In herkömmlicher Software folgt die Automatisierung festen Pfaden, bei denen der Wirkungsbereich durch statischen Code begrenzt ist. Agentische KI-Systeme führen Planung und Werkzeugauswahl ein, was das Risikoprofil grundlegend verändert.

Wenn ein Agent entscheidet, welche Techniken er emuliert und wie er mehrstufige Workflows ausführt, führt er nicht mehr nur Logik aus. Er trifft Entscheidungen. Wenn das Berechtigungsmodell nicht als primäre architektonische Grenze konzipiert ist, können diese Entscheidungen den operativen Schaden skalieren.

Kurz gesagt

  • Berechtigungen in agentischen Systemen sind kein sekundäres Sicherheitsmerkmal; sie bilden die primäre Steuerungsebene, die autonomes Handeln von automatisiertem Versagen trennt.

  • Eine LLM-Interaktion mit einem einzelnen Prompt bietet natürliche Eingrenzung, doch agentische Workflows potenzieren Fehler über mehrere Schritte hinweg, was ein menschliches Eingreifen erschwert, sobald die Ausführung beginnt.

  • Architekten müssen eine dedizierte Steuerungsebene implementieren, die Agentenidentität, Werkzeugzugriff und Lifecycle-Management regelt, um Restrisiken in Produktionsumgebungen zu vermeiden.

Der Wandel von Automatisierung zu Autonomie

Standardautomatisierung, wie ein SOAR-Playbook, operiert innerhalb eines vordefinierten Pfades. Ihr Verhalten ist vorhersehbar, da die Logik fest kodiert ist.

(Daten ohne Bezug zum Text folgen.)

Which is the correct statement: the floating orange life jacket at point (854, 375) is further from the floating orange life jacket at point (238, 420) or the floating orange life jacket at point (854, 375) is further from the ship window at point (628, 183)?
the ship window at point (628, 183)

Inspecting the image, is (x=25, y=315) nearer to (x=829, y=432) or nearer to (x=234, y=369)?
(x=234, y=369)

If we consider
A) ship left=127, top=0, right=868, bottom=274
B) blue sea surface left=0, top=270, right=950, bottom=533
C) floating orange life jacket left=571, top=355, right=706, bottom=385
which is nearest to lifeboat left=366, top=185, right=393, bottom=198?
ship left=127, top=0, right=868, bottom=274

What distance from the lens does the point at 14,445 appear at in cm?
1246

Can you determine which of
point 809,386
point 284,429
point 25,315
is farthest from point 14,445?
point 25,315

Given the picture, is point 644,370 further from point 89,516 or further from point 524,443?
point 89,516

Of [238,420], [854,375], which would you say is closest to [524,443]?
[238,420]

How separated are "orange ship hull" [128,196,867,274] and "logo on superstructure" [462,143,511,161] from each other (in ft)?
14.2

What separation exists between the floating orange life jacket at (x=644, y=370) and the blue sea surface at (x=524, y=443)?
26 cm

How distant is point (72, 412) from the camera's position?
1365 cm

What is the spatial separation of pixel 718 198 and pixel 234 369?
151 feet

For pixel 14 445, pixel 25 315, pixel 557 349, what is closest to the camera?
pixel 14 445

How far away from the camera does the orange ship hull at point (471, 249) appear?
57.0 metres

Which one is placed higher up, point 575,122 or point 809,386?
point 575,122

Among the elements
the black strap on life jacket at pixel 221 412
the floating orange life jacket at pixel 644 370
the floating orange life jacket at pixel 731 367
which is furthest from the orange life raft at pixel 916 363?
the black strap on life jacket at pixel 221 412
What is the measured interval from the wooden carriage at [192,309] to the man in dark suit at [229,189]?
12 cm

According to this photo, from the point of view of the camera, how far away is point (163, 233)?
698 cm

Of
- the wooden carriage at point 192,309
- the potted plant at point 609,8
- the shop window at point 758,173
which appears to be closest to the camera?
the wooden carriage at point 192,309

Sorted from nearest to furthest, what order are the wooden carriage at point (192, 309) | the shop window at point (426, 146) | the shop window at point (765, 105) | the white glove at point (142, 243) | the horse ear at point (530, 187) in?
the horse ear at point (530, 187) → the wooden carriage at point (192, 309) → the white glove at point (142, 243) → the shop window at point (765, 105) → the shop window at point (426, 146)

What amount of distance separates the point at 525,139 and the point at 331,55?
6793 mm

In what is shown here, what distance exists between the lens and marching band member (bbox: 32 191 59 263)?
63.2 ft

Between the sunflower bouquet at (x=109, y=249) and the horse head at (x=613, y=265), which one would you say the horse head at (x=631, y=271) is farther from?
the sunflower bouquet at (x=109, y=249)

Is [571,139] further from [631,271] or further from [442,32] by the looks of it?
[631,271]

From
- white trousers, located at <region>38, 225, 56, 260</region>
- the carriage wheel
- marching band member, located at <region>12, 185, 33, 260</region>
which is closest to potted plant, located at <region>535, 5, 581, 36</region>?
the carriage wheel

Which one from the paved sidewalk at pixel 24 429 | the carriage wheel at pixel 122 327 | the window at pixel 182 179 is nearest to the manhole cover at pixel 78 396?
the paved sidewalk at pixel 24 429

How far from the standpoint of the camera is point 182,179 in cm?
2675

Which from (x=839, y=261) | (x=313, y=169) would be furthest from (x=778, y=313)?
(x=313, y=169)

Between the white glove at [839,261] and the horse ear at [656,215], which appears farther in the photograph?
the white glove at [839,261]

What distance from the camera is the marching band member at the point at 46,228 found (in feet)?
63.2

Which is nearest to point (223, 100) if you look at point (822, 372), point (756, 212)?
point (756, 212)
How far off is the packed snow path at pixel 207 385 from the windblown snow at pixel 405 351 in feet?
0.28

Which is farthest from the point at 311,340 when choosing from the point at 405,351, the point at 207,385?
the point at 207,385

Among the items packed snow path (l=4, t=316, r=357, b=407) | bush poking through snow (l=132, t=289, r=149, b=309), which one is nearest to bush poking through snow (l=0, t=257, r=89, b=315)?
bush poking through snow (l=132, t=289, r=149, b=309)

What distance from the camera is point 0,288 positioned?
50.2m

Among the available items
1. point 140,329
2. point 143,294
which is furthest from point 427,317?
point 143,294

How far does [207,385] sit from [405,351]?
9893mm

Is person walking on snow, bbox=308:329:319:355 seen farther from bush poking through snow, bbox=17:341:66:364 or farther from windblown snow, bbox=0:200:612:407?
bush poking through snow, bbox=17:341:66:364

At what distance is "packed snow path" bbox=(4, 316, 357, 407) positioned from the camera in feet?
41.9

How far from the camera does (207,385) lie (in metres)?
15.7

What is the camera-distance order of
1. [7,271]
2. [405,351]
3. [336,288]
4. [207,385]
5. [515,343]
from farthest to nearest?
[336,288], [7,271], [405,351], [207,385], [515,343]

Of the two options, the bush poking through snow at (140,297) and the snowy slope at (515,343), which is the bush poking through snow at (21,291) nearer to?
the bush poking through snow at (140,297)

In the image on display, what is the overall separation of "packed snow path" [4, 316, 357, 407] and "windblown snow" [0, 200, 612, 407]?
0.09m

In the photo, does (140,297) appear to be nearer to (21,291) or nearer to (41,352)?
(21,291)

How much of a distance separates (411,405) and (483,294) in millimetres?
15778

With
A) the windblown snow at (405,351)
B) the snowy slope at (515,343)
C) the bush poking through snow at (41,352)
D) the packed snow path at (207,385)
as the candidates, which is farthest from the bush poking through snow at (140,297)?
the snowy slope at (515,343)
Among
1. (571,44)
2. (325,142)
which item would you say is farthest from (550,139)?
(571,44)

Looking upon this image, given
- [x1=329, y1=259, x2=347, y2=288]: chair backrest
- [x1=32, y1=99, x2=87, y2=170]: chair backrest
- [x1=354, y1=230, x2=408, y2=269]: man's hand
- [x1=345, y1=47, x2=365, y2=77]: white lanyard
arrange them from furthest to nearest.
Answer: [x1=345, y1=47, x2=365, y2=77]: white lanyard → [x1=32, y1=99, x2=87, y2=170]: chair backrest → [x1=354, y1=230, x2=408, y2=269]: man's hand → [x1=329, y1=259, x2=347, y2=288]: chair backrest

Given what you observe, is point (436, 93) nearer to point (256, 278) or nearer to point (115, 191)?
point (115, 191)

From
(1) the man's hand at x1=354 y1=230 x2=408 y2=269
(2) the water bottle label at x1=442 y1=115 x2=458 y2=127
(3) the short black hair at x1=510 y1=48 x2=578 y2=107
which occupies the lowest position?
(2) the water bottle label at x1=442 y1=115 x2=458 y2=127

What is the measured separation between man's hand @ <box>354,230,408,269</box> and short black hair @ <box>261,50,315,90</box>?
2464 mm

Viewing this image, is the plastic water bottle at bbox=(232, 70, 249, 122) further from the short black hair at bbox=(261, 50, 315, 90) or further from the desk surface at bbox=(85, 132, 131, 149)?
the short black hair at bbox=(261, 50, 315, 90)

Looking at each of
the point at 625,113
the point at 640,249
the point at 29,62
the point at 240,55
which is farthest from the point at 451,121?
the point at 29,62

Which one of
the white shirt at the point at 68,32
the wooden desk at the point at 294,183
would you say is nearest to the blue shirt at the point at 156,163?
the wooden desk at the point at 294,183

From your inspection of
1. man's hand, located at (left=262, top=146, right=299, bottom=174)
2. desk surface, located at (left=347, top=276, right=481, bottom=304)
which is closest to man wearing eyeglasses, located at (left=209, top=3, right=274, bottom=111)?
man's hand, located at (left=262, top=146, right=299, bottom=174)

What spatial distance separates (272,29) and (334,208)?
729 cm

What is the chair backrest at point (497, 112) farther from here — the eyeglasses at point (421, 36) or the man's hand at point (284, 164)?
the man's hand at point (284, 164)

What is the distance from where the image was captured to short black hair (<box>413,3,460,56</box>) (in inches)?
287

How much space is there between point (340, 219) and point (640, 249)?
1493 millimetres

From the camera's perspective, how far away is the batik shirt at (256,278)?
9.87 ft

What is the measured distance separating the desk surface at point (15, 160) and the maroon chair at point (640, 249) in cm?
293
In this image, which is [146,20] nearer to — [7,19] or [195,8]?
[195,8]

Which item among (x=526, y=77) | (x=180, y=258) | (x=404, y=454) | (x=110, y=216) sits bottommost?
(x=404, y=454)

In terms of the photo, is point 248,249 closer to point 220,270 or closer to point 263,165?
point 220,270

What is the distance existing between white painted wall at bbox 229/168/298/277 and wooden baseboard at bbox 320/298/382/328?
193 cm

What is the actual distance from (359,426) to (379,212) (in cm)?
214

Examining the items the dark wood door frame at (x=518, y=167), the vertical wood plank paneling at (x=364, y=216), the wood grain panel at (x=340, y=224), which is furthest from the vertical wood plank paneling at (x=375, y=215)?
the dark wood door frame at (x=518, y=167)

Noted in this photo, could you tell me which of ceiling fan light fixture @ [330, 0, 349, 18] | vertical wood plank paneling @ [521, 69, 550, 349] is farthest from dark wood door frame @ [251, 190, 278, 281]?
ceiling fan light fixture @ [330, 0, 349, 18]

Agentische Systeme hingegen nutzen Planung, um sich an neue Informationen anzupassen. Diese Anpassungsfähigkeit ist die Quelle ihrer Stärke, schafft aber auch eine einzigartige architektonische Herausforderung.

Da Agenten Werkzeuge auswählen und mehrstufige Workflows ausführen können, kann sich eine Halluzination oder ein Fehler in einem frühen Schritt durch die gesamte Kette fortpflanzen. Bis ein menschlicher Prüfer das Ergebnis sieht, hat der Agent möglicherweise bereits irreversible Aktionen durchgeführt, wie etwa das Ändern von Produktionsdatenbankeinträgen oder das Erstellen falscher Daten.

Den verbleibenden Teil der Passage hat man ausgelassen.